--- START OF THE RECORDS ---

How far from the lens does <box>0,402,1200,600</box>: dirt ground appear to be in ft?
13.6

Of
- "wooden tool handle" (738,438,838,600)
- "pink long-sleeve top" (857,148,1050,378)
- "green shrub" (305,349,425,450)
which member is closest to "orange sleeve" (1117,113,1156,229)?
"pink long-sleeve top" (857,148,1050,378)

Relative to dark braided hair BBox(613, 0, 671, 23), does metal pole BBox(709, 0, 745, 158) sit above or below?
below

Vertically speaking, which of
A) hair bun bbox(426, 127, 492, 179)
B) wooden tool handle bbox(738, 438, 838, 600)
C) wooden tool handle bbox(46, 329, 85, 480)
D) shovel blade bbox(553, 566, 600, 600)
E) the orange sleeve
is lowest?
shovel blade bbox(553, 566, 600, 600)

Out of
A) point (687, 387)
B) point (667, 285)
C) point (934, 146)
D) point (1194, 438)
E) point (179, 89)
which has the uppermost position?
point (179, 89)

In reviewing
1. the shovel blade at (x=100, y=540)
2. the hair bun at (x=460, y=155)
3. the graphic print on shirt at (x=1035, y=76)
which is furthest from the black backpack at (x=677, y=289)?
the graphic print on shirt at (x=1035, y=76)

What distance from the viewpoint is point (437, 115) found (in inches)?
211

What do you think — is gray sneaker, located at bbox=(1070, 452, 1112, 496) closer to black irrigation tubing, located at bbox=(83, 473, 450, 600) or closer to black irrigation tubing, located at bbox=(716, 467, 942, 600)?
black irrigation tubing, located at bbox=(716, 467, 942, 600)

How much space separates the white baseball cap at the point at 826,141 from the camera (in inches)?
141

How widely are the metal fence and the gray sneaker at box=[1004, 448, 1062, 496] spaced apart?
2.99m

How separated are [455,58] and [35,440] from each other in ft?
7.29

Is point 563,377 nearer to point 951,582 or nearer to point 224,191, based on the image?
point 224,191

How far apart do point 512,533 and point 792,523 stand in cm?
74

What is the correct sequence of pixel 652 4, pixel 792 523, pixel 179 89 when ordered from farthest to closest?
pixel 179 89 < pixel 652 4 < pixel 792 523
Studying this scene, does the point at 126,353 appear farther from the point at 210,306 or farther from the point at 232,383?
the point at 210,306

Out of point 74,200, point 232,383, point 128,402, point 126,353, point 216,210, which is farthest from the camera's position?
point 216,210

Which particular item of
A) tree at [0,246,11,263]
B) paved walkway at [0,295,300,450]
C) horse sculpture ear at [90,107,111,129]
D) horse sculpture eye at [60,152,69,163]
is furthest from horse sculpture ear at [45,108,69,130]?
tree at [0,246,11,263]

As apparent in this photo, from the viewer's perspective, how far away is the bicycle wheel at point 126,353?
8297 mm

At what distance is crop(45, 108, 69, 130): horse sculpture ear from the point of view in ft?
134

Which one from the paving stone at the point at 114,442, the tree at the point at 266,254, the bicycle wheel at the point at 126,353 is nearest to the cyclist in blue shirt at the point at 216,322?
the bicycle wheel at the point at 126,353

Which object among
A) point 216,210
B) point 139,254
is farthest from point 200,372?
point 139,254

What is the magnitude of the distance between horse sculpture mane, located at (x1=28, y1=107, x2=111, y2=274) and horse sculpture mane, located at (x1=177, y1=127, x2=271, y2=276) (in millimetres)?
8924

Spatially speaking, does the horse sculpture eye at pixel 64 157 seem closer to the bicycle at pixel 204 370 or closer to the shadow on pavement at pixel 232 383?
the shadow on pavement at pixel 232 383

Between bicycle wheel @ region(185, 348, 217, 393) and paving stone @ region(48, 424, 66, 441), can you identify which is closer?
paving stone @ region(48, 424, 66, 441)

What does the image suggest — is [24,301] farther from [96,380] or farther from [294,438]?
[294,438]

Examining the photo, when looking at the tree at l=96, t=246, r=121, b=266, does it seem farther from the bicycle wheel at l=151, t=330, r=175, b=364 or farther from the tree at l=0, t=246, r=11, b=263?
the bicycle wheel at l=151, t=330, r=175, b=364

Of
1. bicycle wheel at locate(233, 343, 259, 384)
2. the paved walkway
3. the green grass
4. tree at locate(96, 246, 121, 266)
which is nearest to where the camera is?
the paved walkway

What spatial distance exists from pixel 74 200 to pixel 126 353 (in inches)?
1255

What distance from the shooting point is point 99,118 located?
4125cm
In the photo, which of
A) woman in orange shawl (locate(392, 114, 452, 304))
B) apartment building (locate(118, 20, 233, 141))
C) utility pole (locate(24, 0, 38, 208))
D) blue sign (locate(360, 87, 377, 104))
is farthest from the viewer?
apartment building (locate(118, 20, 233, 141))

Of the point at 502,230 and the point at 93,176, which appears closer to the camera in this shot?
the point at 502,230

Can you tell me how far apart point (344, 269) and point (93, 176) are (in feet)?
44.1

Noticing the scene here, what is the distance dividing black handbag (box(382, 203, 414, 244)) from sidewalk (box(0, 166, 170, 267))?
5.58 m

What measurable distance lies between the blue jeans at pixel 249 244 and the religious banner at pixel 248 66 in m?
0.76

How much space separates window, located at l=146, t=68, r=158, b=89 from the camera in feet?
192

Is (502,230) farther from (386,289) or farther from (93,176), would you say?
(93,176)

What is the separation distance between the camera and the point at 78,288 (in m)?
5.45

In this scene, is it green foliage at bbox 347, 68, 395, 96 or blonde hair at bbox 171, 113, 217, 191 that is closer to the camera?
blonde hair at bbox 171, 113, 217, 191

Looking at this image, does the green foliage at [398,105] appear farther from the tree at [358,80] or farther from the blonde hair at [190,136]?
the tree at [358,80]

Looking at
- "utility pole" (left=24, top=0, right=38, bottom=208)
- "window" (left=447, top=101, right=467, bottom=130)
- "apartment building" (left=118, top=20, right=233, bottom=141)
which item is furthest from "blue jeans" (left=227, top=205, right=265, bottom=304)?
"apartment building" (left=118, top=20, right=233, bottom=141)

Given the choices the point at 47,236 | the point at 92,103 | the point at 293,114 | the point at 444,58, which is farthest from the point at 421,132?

--- END OF THE RECORDS ---

Retype, exactly and only, the lines running from the one with "Of the point" through the final line of the listing above.

Of the point at 502,230 and the point at 93,176, which appears closer to the camera in this shot?
the point at 502,230

Can you tell me how far apart point (344, 269) and point (93, 176) are (in feet)?
44.1

Noticing the scene here, what is the distance dividing black handbag (box(382, 203, 414, 244)) from sidewalk (box(0, 166, 170, 267))?
5.58 m

What measurable distance lies between the blue jeans at pixel 249 244 and the religious banner at pixel 248 66 in m?
0.76

How much space separates window, located at l=146, t=68, r=158, b=89 from the camera in feet?
192

Is (502,230) farther from (386,289) or farther from (93,176), would you say?
(93,176)

What is the separation distance between the camera and the point at 78,288 (in m)?
5.45

In this scene, is it green foliage at bbox 347, 68, 395, 96 or blonde hair at bbox 171, 113, 217, 191 that is closer to the camera?
blonde hair at bbox 171, 113, 217, 191

Looking at this image, does the green foliage at [398,105] appear farther from the tree at [358,80] or farther from the blonde hair at [190,136]?
the tree at [358,80]

Looking at
- "utility pole" (left=24, top=0, right=38, bottom=208)
- "window" (left=447, top=101, right=467, bottom=130)
- "apartment building" (left=118, top=20, right=233, bottom=141)
which item is furthest from "blue jeans" (left=227, top=205, right=265, bottom=304)?
"apartment building" (left=118, top=20, right=233, bottom=141)

Given the choices the point at 47,236 | the point at 92,103 | the point at 293,114 | the point at 444,58, which is farthest from the point at 421,132?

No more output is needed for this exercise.